Start Source document

Playing Holt Farrier, a former circus performer influenced by his children to embrace the birth of an apparently flying baby elephant, Farrell appears reluctant on screen but could not have been more receptive to the magic of Disney behind the scenes. Speaking to Movies.ie, he notes that whilst his “boys are a tricky audience”, he was elated at the chance to work with Burton. “Every cell in his body seems to vibrate with creative energy,” says Farrell, “he’s pure magic”.

In treading atop real grass on set and familiarising himself with the 150 circus performers parading on Burton’s request, the actor stated that “in 20 years, the day I arrived on that set was, for me, and the kid in me, one of the most overwhelming experiences I’ve had”, asking the interviewer, “did you ever have that fantasy of being locked in a department store at night?”

Likened to how Dumbo himself beckons a trusting environment to fly, existing in the presence of fantastical set designs and not merely green screens, can evidently bring a grown man to “well up,” he admits. And with joy off-screen inherently trickling into the experience of an audience, justifying the budgets needed to work in physical environments despite the ease of CGI, it is as reassuring to discover that as long as analogue exists, even an actor of Farrell’s gravitas can still find those ‘pinch-me’ moments.

End Source document

## Problem to solve
Return the part of the Dumbo article starting at "Likened to how" and ending at "those ‘pinch-me’ moments.", copied word for word.

Start Extracted entries

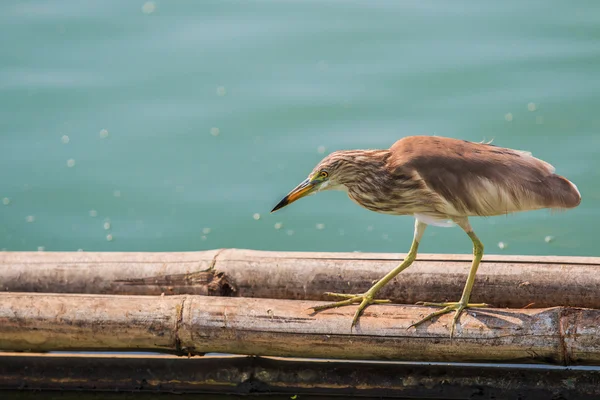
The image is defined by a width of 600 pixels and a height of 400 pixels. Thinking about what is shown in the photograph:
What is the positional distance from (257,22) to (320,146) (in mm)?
1706

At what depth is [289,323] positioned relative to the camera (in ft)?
10.5

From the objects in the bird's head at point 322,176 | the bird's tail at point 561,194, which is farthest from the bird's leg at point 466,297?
the bird's head at point 322,176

End Extracted entries

## Output of the exercise
Likened to how Dumbo himself beckons a trusting environment to fly, existing in the presence of fantastical set designs and not merely green screens, can evidently bring a grown man to “well up,” he admits. And with joy off-screen inherently trickling into the experience of an audience, justifying the budgets needed to work in physical environments despite the ease of CGI, it is as reassuring to discover that as long as analogue exists, even an actor of Farrell’s gravitas can still find those ‘pinch-me’ moments.